_TASK GOAL_
Can you write out each of these lines again word for word, leaving out the pictures?

Short text fragments from websites:

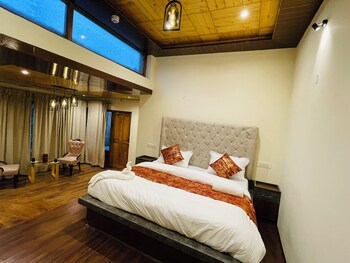 thiksay organic resort and retreat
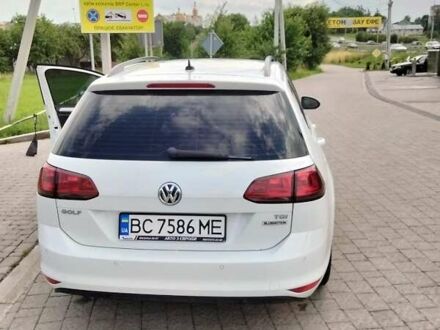 Фольксваген Гольф 2015 у Львові на Automoto.ua Фольксваген Гольф, об'ємом двигуна 1.4 л та пробігом 189 тис. км за 12600 $, фото 1 на Automoto.ua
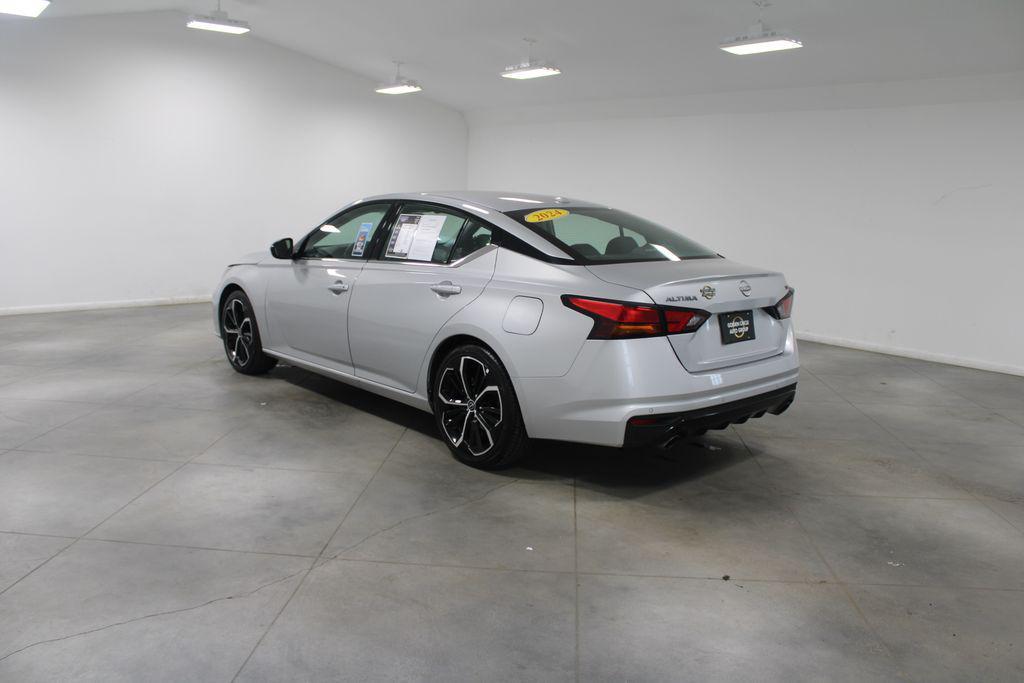 used 2024 Nissan Altima car, priced at $23,188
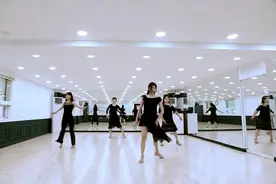 排舞《安娜》 Anna - Line dance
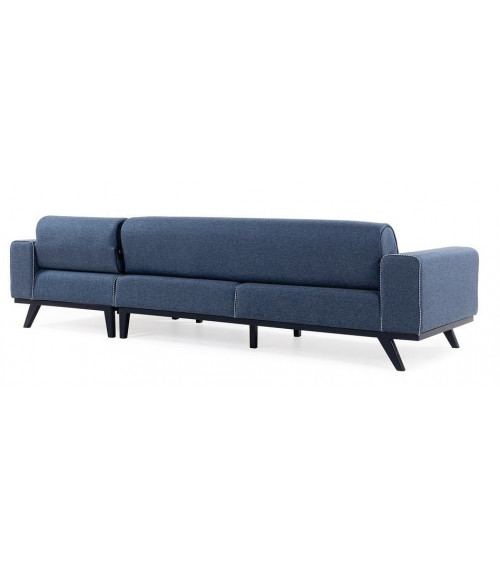 Canapé d'angle reversible Lisbonne 295 x 170 CM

_OUTPUT BELOW_
 thiksay organic resort and retreat
 Фольксваген Гольф 2015 у Львові на Automoto.ua Фольксваген Гольф, об'ємом двигуна 1.4 л та пробігом 189 тис. км за 12600 $, фото 1 на Automoto.ua
 used 2024 Nissan Altima car, priced at $23,188
 排舞《安娜》 Anna - Line dance
 Canapé d'angle reversible Lisbonne 295 x 170 CM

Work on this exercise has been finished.